_What needs to be done_.
Exactly as given, write out all the entries again.

------ Information shown ------

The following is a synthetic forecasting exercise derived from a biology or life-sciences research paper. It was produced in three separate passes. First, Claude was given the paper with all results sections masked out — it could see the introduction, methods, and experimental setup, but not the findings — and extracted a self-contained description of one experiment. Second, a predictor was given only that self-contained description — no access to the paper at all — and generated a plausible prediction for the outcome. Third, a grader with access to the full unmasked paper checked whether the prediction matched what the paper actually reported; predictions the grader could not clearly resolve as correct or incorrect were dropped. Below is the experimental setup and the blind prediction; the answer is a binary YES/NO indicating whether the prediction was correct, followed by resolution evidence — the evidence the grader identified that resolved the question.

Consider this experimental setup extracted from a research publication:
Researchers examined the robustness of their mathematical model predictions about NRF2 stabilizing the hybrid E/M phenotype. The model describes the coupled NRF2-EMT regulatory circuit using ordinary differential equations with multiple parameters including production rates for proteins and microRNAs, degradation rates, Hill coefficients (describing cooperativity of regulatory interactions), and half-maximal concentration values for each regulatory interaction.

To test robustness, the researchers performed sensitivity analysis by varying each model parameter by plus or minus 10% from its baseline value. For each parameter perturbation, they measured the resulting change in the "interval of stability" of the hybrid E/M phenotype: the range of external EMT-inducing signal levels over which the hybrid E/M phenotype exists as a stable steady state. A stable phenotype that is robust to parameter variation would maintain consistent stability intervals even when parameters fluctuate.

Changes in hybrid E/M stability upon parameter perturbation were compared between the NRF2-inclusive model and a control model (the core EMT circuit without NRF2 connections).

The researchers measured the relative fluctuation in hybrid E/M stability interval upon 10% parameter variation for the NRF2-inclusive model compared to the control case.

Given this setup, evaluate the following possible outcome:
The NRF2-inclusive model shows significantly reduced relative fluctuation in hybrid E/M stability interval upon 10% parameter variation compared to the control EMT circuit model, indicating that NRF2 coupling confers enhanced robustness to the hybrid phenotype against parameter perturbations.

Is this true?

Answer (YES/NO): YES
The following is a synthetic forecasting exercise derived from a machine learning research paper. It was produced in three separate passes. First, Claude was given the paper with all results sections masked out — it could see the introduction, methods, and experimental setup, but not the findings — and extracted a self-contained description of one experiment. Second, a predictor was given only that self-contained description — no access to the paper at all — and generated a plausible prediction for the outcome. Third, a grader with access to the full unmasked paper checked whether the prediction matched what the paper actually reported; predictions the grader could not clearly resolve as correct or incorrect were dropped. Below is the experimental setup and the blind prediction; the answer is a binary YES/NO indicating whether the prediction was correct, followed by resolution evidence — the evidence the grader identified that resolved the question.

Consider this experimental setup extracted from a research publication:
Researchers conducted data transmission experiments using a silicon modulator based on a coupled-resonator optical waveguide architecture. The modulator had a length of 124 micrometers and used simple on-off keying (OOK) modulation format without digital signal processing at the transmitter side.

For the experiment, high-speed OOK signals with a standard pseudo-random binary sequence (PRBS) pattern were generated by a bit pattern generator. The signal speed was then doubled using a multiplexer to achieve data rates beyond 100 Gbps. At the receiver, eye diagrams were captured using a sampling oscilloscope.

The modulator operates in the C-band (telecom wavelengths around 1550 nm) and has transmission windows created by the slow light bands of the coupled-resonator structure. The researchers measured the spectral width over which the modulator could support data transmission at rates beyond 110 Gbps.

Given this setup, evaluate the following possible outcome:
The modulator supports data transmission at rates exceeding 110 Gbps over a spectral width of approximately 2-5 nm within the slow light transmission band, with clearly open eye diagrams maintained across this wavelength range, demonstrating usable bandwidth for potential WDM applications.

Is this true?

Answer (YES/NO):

------

_Solution for this exercise_.
The following is a synthetic forecasting exercise derived from a biology or life-sciences research paper. It was produced in three separate passes. First, Claude was given the paper with all results sections masked out — it could see the introduction, methods, and experimental setup, but not the findings — and extracted a self-contained description of one experiment. Second, a predictor was given only that self-contained description — no access to the paper at all — and generated a plausible prediction for the outcome. Third, a grader with access to the full unmasked paper checked whether the prediction matched what the paper actually reported; predictions the grader could not clearly resolve as correct or incorrect were dropped. Below is the experimental setup and the blind prediction; the answer is a binary YES/NO indicating whether the prediction was correct, followed by resolution evidence — the evidence the grader identified that resolved the question.

Consider this experimental setup extracted from a research publication:
Researchers examined the robustness of their mathematical model predictions about NRF2 stabilizing the hybrid E/M phenotype. The model describes the coupled NRF2-EMT regulatory circuit using ordinary differential equations with multiple parameters including production rates for proteins and microRNAs, degradation rates, Hill coefficients (describing cooperativity of regulatory interactions), and half-maximal concentration values for each regulatory interaction.

To test robustness, the researchers performed sensitivity analysis by varying each model parameter by plus or minus 10% from its baseline value. For each parameter perturbation, they measured the resulting change in the "interval of stability" of the hybrid E/M phenotype: the range of external EMT-inducing signal levels over which the hybrid E/M phenotype exists as a stable steady state. A stable phenotype that is robust to parameter variation would maintain consistent stability intervals even when parameters fluctuate.

Changes in hybrid E/M stability upon parameter perturbation were compared between the NRF2-inclusive model and a control model (the core EMT circuit without NRF2 connections).

The researchers measured the relative fluctuation in hybrid E/M stability interval upon 10% parameter variation for the NRF2-inclusive model compared to the control case.

Given this setup, evaluate the following possible outcome:
The NRF2-inclusive model shows significantly reduced relative fluctuation in hybrid E/M stability interval upon 10% parameter variation compared to the control EMT circuit model, indicating that NRF2 coupling confers enhanced robustness to the hybrid phenotype against parameter perturbations.

Is this true?

Answer (YES/NO): YES
The following is a synthetic forecasting exercise derived from a machine learning research paper. It was produced in three separate passes. First, Claude was given the paper with all results sections masked out — it could see the introduction, methods, and experimental setup, but not the findings — and extracted a self-contained description of one experiment. Second, a predictor was given only that self-contained description — no access to the paper at all — and generated a plausible prediction for the outcome. Third, a grader with access to the full unmasked paper checked whether the prediction matched what the paper actually reported; predictions the grader could not clearly resolve as correct or incorrect were dropped. Below is the experimental setup and the blind prediction; the answer is a binary YES/NO indicating whether the prediction was correct, followed by resolution evidence — the evidence the grader identified that resolved the question.

Consider this experimental setup extracted from a research publication:
Researchers conducted data transmission experiments using a silicon modulator based on a coupled-resonator optical waveguide architecture. The modulator had a length of 124 micrometers and used simple on-off keying (OOK) modulation format without digital signal processing at the transmitter side.

For the experiment, high-speed OOK signals with a standard pseudo-random binary sequence (PRBS) pattern were generated by a bit pattern generator. The signal speed was then doubled using a multiplexer to achieve data rates beyond 100 Gbps. At the receiver, eye diagrams were captured using a sampling oscilloscope.

The modulator operates in the C-band (telecom wavelengths around 1550 nm) and has transmission windows created by the slow light bands of the coupled-resonator structure. The researchers measured the spectral width over which the modulator could support data transmission at rates beyond 110 Gbps.

Given this setup, evaluate the following possible outcome:
The modulator supports data transmission at rates exceeding 110 Gbps over a spectral width of approximately 2-5 nm within the slow light transmission band, with clearly open eye diagrams maintained across this wavelength range, demonstrating usable bandwidth for potential WDM applications.

Is this true?

Answer (YES/NO):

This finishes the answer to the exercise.